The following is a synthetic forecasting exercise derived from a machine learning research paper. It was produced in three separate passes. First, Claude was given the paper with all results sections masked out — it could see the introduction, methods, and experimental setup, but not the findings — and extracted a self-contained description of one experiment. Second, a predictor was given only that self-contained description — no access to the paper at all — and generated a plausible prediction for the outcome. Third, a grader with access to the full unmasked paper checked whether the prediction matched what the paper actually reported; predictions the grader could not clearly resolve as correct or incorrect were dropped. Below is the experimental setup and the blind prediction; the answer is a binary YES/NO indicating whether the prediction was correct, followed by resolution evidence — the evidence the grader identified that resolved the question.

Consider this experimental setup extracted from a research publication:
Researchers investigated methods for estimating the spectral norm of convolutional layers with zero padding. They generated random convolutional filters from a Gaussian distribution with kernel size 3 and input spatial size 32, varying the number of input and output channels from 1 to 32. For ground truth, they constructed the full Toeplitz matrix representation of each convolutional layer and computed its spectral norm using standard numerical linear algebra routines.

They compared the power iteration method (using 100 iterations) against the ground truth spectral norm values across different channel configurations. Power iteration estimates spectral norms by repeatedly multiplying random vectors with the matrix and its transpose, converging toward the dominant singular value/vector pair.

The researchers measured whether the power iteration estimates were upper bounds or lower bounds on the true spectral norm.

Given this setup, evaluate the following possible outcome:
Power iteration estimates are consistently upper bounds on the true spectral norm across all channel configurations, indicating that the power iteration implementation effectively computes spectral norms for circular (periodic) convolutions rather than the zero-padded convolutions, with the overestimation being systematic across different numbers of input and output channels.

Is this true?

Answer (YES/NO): NO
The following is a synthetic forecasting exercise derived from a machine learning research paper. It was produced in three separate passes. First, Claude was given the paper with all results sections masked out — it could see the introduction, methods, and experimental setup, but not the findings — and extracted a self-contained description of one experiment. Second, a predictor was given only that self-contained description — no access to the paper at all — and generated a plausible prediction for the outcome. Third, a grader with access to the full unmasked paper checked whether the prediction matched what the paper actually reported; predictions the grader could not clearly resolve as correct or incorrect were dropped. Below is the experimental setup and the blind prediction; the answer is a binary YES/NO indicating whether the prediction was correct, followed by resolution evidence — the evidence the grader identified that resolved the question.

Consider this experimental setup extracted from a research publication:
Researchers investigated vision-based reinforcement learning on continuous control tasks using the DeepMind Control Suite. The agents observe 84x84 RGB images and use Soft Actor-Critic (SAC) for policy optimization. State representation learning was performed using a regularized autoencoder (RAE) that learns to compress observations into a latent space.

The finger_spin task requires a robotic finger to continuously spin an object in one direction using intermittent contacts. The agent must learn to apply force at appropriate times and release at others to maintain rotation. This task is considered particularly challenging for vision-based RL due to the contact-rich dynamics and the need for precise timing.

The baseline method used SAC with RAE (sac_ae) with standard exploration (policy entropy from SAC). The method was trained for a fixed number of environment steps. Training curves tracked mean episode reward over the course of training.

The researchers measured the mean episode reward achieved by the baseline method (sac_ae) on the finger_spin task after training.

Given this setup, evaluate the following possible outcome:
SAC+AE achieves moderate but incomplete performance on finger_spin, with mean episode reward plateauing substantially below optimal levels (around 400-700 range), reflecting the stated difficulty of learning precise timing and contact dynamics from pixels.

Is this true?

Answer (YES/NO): NO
--------------------------------------------------
= WHAT THIS TASK INVOLVES =
A verbatim copy of every record is what you should return.

= SOLVED PROBLEM =
The following is a synthetic forecasting exercise derived from a machine learning research paper. It was produced in three separate passes. First, Claude was given the paper with all results sections masked out — it could see the introduction, methods, and experimental setup, but not the findings — and extracted a self-contained description of one experiment. Second, a predictor was given only that self-contained description — no access to the paper at all — and generated a plausible prediction for the outcome. Third, a grader with access to the full unmasked paper checked whether the prediction matched what the paper actually reported; predictions the grader could not clearly resolve as correct or incorrect were dropped. Below is the experimental setup and the blind prediction; the answer is a binary YES/NO indicating whether the prediction was correct, followed by resolution evidence — the evidence the grader identified that resolved the question.

Consider this experimental setup extracted from a research publication:
Researchers investigated methods for estimating the spectral norm of convolutional layers with zero padding. They generated random convolutional filters from a Gaussian distribution with kernel size 3 and input spatial size 32, varying the number of input and output channels from 1 to 32. For ground truth, they constructed the full Toeplitz matrix representation of each convolutional layer and computed its spectral norm using standard numerical linear algebra routines.

They compared the power iteration method (using 100 iterations) against the ground truth spectral norm values across different channel configurations. Power iteration estimates spectral norms by repeatedly multiplying random vectors with the matrix and its transpose, converging toward the dominant singular value/vector pair.

The researchers measured whether the power iteration estimates were upper bounds or lower bounds on the true spectral norm.

Given this setup, evaluate the following possible outcome:
Power iteration estimates are consistently upper bounds on the true spectral norm across all channel configurations, indicating that the power iteration implementation effectively computes spectral norms for circular (periodic) convolutions rather than the zero-padded convolutions, with the overestimation being systematic across different numbers of input and output channels.

Is this true?

Answer (YES/NO): NO
The following is a synthetic forecasting exercise derived from a machine learning research paper. It was produced in three separate passes. First, Claude was given the paper with all results sections masked out — it could see the introduction, methods, and experimental setup, but not the findings — and extracted a self-contained description of one experiment. Second, a predictor was given only that self-contained description — no access to the paper at all — and generated a plausible prediction for the outcome. Third, a grader with access to the full unmasked paper checked whether the prediction matched what the paper actually reported; predictions the grader could not clearly resolve as correct or incorrect were dropped. Below is the experimental setup and the blind prediction; the answer is a binary YES/NO indicating whether the prediction was correct, followed by resolution evidence — the evidence the grader identified that resolved the question.

Consider this experimental setup extracted from a research publication:
Researchers investigated vision-based reinforcement learning on continuous control tasks using the DeepMind Control Suite. The agents observe 84x84 RGB images and use Soft Actor-Critic (SAC) for policy optimization. State representation learning was performed using a regularized autoencoder (RAE) that learns to compress observations into a latent space.

The finger_spin task requires a robotic finger to continuously spin an object in one direction using intermittent contacts. The agent must learn to apply force at appropriate times and release at others to maintain rotation. This task is considered particularly challenging for vision-based RL due to the contact-rich dynamics and the need for precise timing.

The baseline method used SAC with RAE (sac_ae) with standard exploration (policy entropy from SAC). The method was trained for a fixed number of environment steps. Training curves tracked mean episode reward over the course of training.

The researchers measured the mean episode reward achieved by the baseline method (sac_ae) on the finger_spin task after training.

Given this setup, evaluate the following possible outcome:
SAC+AE achieves moderate but incomplete performance on finger_spin, with mean episode reward plateauing substantially below optimal levels (around 400-700 range), reflecting the stated difficulty of learning precise timing and contact dynamics from pixels.

Is this true?

Answer (YES/NO): NO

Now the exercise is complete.